Vanguardia es una de las galerías veteranas de Bilbao. Fundada en 1984 por Petra Pérez, ha centrado su atención en la difusión y comercialización del arte contemporáneo más actual y las nuevas tendencias. Durante estos años, ha realizado una media de 6/7 exposiciones individuales anuales, tanto de artistas vascos y estatales como extranjeros.
Pero a la galería le queda muy poco tiempo abierta, anuncia Petra Pérez, que está a punto de jubilarse. “En estos momentos, estoy ya vaciando la galería y ya no programo porque si no, no acabaría nunca. Llevo 40 años con la galería y creo que ya me merezco un descanso”, confiesa.

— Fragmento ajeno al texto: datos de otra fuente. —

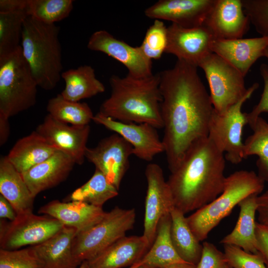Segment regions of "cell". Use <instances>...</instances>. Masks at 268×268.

Cuando Petra Pérez abrió la galería, en los años 80, había una eclosión en Bilbao de estos espacios culturales. “Se vivía un momento bueno para el arte, si se puede decir que ha habido algún momento bueno. Ahora todo ha cambiado: las galerías somos una parte de la sociedad y representamos un tipo de mercado que para muchos no es de primera necesidad, con lo cual es el primero que baja. En cuanto a la situación económica, no es boyante ya que de donde primero se quita es de los caprichos y para muchos, lo es comprar un cuadro”, explica.
Agravio comparativo
Petra Pérez cree que en el País Vasco siempre ha habido galerías y galeristas muy buenos. “De los mayores logros que se ha conseguido desde los 80 en adelante ha sido el respeto al sector. En principio, las galerías estábamos exentas de ayudas para asistir a ferias, se consiguió también que las fotografías realizadas por artistas se considerasen obras de arte... Ha habido pequeños logros pero nunca se ha conseguido que se nos consideren parte de la cultura y por tanto tengamos derecho a un IVA cultural”, reivindican.
“Antes, los museos eran gratis, pero ahora cobran y nosotros seguimos sin hacerlo por venir a ver las exposiciones; el agravio comparativo es alucinante. Estamos haciendo una labor totalmente cultural, porque el mercado es casi inexistente, las entradas a las galerías son gratuitas y, sin embargo, el IVA que tenemos que pagar es de un objeto de lujo. Siempre jugamos con desventaja con respecto a los países europeos: vas a una feria y una galería francesa o alemana puede llevar obra del mismo artista que tú, pero resulta más barata”, se queja Petra Pérez.